You need a compact encoding for chess engines that explore billions of states as...

solardev · on Sept 15, 2023

Well, this is arguably a kind of compression, right? So you'd be trading CPU time for fewer bytes? Is that a desirable tradeoff at chess engine scales?

hotnfresh · on Sept 15, 2023

Bit packing/mapping et c. isn’t compression the way you’re thinking. What it is, is concise. It requires that the program know what each bit means, rather than telling the program what a value means (as a json structure might), so it shifts where meaning is assigned strictly to the program—a convention must be encoded in the program, not figured out at runtime, though technically you could turn this back into a form of config if you wanted, it just wouldn’t be jumbled up with your data—but it doesn’t really compress the data itself. It’s just efficient at representing it.

[edit] shorter version of the above: it stores the values, but doesn’t store what they mean.

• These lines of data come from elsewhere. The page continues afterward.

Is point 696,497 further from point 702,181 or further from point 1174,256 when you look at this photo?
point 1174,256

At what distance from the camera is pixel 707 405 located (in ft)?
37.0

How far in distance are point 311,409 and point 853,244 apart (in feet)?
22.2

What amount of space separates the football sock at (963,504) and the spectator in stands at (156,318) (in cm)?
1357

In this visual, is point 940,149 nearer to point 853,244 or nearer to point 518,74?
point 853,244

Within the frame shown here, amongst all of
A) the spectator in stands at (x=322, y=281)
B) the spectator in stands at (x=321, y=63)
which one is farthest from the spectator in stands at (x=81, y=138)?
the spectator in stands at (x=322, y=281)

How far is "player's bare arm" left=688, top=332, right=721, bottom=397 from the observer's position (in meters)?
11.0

somenameforme · on Sept 15, 2023

It's not compression in the normal sense of the word. Most parsing is directly to data. So e.g. you know the square of some piece is the next 5 bits. In languages that allow it you can cast directly from the next bit offset to an e.g. byte. This is going to dramatically faster than parsing much more loosely structured JSON. As database sizes increase you also get worse performance there, so it's a double hit. So with these sort of representations you get orders of magnitude faster and smaller. Sometimes there really is a free lunch!

Also I'd add the sizes involved here are kind of insane. I wrote a database system that was using a substantially better compression that averaged out to ~19 bytes per position IIRC. And I was still getting on the order of 15 gigabytes of data per million games. Ideally you want to support at least 10 million games for a modern chess database, and 150 gigabytes is already getting kind of insane - especially considering you probably want it on an SSD. But if that was JSON, you'd be looking at terrabytes of data, which is just completely unacceptable.

MenhirMike · on Sept 15, 2023

To give you an example, the Syzygy tablebase for all endgame positions with 7 pieces remaining is 18.4 TB. The estimated size for 8 pieces is 2 PB.

There are different applications for different things: If you want to host a website with real-world tournament results involving only humans, you probably can get away with using more bytes. But if you're writing an engine that uses pre-computed positions, you want to be as compact as possible.

https://en.wikipedia.org/wiki/Endgame_tablebase#Computer_che...

I did laugh a bit at this bit because "conventional server" and "64 TB RAM" is hilarious to think about in 2023, but will probably be the base config in a Raspberry Pi in 2035 or so:

> In 2020, Ronald de Man estimated that 8-man tablebases would be economically feasible within 5–10 years, as just 2 PB of disk space would store them in Syzygy format, and they could be generated using existing code on a conventional server with 64 TB of RAM

dekhn · on Sept 15, 2023

CPUs excel at decompression; more than one engineer has remarked to me that the fastest way to populate a cache is to decompress data in-line.

cylon13 · on Sept 15, 2023

Is your assertion that it takes more time for a CPU to read values out of a 30 byte struct and do a couple shifts and branches than to parse a JSON representation?

hutzlibu · on Sept 15, 2023

The JSON needs to be parsed only once. Then it is (or can be) just any object to your liking.

JSON is for storing data as text. Not work with that text all the time.

croes · on Sept 15, 2023

It's not just reading, you need to process the data to get castling availability, en passant target etc.